Text segment

● ● ●

# IUI too soon after HCG injection?



## JuliaJ

Hi

I really need some advice. I am 32, British but living in Hong Kong so it is hard to find such extensive support groups with professional advice as this one!

I have read the introduction to the IUI thread and my experience has been nothing like that which is described in the thread. I am very concerned that my treatment I am getting has in fact been pointless. I read from numerous sites, for example, that there should be a period of 24 - 36 hours (estiamted time of ovulation) between the HCG shot and the IUI because washed sperm is believed to only live an average of 6 - 12 hours with a maximum of 24(?). Instead my IUIs are being done just several hours after the shot!

Just by way of background I have been trying to get pregnant for 13 months now. I started having IUIs five months ago after one cycle on Clomid. I started the fertility treatment a little earlier than normal because my period was late one cycle which was very unusual for me. I was also exhausted, nauseaus, had lots of cramping and dizziness, but the pregnancy tests came up negative. When my period did finally come it was a lot heavier than usual. My GP wanted to make sure everything was ok and ordered a scan which showed nothign of concern. They did find what looked like a bicorneate uterus though so she said to come back for further investigations if I still wasn't pregnant after 8 months.

● ● ●

Dataset entries:
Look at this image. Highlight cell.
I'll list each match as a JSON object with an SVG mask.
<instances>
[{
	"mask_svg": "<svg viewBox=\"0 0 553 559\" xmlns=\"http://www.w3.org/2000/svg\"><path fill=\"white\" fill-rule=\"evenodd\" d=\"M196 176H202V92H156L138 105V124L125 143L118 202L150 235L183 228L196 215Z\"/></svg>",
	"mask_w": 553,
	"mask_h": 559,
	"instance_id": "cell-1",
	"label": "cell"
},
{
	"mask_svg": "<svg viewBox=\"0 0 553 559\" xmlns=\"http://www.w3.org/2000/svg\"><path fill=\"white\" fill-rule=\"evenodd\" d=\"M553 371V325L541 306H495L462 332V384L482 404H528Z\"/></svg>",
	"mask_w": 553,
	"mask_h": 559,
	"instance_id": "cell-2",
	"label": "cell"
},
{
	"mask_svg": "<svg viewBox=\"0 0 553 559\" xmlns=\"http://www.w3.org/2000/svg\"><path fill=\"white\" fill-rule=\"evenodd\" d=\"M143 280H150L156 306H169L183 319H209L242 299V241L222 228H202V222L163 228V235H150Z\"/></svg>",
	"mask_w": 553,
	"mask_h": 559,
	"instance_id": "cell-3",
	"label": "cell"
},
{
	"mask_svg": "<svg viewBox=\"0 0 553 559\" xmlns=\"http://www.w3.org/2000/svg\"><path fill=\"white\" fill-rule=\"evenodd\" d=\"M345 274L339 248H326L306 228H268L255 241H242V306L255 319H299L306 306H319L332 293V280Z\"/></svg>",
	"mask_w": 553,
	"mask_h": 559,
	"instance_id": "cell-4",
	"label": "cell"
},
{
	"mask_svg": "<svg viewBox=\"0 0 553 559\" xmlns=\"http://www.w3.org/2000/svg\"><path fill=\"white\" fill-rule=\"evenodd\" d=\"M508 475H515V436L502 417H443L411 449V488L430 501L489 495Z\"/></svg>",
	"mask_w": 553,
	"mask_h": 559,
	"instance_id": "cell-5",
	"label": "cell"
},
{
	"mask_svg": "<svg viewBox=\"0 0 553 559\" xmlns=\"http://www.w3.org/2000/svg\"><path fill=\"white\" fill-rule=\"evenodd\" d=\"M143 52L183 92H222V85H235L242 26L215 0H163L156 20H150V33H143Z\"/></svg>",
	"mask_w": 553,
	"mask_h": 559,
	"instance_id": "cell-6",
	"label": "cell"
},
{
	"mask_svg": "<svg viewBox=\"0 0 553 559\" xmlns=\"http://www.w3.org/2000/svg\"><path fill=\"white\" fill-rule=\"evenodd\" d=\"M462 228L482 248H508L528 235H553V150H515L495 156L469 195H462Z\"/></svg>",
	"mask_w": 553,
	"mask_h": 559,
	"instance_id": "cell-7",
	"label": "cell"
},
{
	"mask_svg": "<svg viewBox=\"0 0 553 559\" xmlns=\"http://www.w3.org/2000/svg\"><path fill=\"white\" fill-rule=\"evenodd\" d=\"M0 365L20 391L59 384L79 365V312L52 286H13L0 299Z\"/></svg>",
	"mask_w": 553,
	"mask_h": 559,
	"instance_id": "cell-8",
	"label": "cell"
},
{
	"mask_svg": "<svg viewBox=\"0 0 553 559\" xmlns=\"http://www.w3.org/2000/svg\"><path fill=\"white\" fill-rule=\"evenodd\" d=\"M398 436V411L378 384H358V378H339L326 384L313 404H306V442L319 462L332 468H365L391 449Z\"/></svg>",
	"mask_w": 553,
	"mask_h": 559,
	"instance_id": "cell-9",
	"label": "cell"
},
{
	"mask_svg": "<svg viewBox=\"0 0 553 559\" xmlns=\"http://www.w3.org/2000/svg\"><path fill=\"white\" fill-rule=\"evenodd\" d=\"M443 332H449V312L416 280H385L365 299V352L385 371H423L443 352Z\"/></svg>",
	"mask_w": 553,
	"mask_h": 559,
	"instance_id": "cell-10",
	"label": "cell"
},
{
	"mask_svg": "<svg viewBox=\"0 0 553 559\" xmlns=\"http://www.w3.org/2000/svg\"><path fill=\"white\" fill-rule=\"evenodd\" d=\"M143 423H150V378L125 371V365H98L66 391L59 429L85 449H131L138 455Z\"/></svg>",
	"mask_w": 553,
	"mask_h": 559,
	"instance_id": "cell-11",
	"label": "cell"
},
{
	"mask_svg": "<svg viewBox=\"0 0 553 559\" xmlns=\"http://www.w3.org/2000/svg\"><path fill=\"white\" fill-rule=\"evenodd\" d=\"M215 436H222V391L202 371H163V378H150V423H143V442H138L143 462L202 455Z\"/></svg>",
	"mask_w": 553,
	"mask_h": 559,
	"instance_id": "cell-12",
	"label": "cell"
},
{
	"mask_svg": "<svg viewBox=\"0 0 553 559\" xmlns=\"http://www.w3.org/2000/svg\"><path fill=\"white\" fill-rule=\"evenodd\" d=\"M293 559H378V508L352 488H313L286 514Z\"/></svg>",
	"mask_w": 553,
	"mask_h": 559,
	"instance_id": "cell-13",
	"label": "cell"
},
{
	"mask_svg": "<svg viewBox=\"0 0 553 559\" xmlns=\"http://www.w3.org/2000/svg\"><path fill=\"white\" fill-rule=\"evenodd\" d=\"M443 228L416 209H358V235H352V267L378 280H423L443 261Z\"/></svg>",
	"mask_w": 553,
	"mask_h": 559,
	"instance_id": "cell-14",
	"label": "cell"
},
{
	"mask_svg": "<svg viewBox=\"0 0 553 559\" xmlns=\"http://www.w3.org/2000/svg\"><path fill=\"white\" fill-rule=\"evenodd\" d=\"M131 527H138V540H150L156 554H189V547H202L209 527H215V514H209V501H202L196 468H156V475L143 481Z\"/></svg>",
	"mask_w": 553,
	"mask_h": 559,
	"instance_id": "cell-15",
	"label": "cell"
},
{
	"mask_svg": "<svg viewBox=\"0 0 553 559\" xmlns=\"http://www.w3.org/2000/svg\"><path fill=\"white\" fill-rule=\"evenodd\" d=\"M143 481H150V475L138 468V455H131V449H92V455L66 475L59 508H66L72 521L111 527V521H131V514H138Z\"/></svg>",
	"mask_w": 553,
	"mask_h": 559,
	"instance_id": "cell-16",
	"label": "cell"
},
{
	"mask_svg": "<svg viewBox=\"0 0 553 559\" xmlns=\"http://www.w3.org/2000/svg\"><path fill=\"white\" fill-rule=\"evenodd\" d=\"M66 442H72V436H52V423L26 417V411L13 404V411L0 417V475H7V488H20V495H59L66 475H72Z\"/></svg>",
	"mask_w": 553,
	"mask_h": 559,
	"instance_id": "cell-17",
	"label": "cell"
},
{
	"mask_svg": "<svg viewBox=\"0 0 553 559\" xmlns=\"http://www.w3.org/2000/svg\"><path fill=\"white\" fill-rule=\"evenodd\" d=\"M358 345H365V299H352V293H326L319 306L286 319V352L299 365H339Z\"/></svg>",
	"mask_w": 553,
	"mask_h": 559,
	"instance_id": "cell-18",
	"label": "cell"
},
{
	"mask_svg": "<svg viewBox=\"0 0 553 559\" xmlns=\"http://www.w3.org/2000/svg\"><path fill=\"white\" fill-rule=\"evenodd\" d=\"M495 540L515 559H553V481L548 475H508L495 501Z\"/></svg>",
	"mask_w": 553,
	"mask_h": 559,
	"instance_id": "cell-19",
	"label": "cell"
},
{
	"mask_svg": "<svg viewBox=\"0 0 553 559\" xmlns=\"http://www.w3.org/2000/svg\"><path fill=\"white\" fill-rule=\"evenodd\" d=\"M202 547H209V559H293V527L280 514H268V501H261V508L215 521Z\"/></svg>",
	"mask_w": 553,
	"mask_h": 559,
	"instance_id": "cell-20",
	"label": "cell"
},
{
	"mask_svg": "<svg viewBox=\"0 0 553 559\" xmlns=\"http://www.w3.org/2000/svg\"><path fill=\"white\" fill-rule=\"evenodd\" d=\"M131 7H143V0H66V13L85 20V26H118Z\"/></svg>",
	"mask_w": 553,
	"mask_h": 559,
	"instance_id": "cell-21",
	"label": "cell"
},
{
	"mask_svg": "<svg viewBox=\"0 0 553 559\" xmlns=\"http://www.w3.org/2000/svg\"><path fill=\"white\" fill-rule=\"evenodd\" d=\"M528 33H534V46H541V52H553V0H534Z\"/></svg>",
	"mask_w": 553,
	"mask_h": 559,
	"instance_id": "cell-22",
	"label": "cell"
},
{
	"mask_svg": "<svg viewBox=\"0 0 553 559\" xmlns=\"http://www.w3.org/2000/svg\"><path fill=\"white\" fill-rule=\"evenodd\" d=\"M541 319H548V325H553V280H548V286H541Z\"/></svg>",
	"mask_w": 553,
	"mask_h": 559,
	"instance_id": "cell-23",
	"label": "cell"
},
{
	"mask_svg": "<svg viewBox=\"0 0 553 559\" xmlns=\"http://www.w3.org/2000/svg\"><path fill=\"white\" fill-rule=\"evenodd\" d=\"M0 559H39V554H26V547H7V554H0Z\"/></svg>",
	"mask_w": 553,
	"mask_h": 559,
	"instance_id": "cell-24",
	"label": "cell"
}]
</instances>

● ● ●

Using the information
**1)** According to the forum post about IUI timing after an HCG injection, what interval between the HCG shot and the IUI did the sites the writer read recommend?
**2)** Continue the forum post about IUI timing after an HCG injection from its final sentence.

Task results
**1)** A period of 24 to 36 hours.

**2)**
After 8 months then I went for further tests and had an HSG which confirmed I had either a bicorneate or sub-septate uterus. Everything else was fine (thyroid/glucose/kidney normal). My husband was also tested and they found he had slightly low motility at 43% - hence trying the IUIs (with IUI the motility goes up to 60%).

I am now at the point where I have justrfinished my fourth round of IUIs in five cycles. For each IUI I take 50mg Clomid for five days. I have an HCG injection around day 11 - 12 after an ultrasound confirms the follicles are ready. I react very well to the Clomid with around three to four large follicles each month. I am having a 23 day cycle with this treatment and without treatment my cytle lasts exactly 25 days. My concern is that *the first two IUIs were administered just 2 hours after my HCG shot * and the third around six hours (the third cycle I also took progesterone suppositiories). On the fourth cycle I took a break because I had a laparoscopy to see if my tubes were blocked, but apart from endometriosis they found nothing of concern that should affect fertility (they did however confirm that I had a large septate in my uterus). On the fifth cycle (this month) the IUI was administered 19 hours after my HCG shot but I think this might still be too early?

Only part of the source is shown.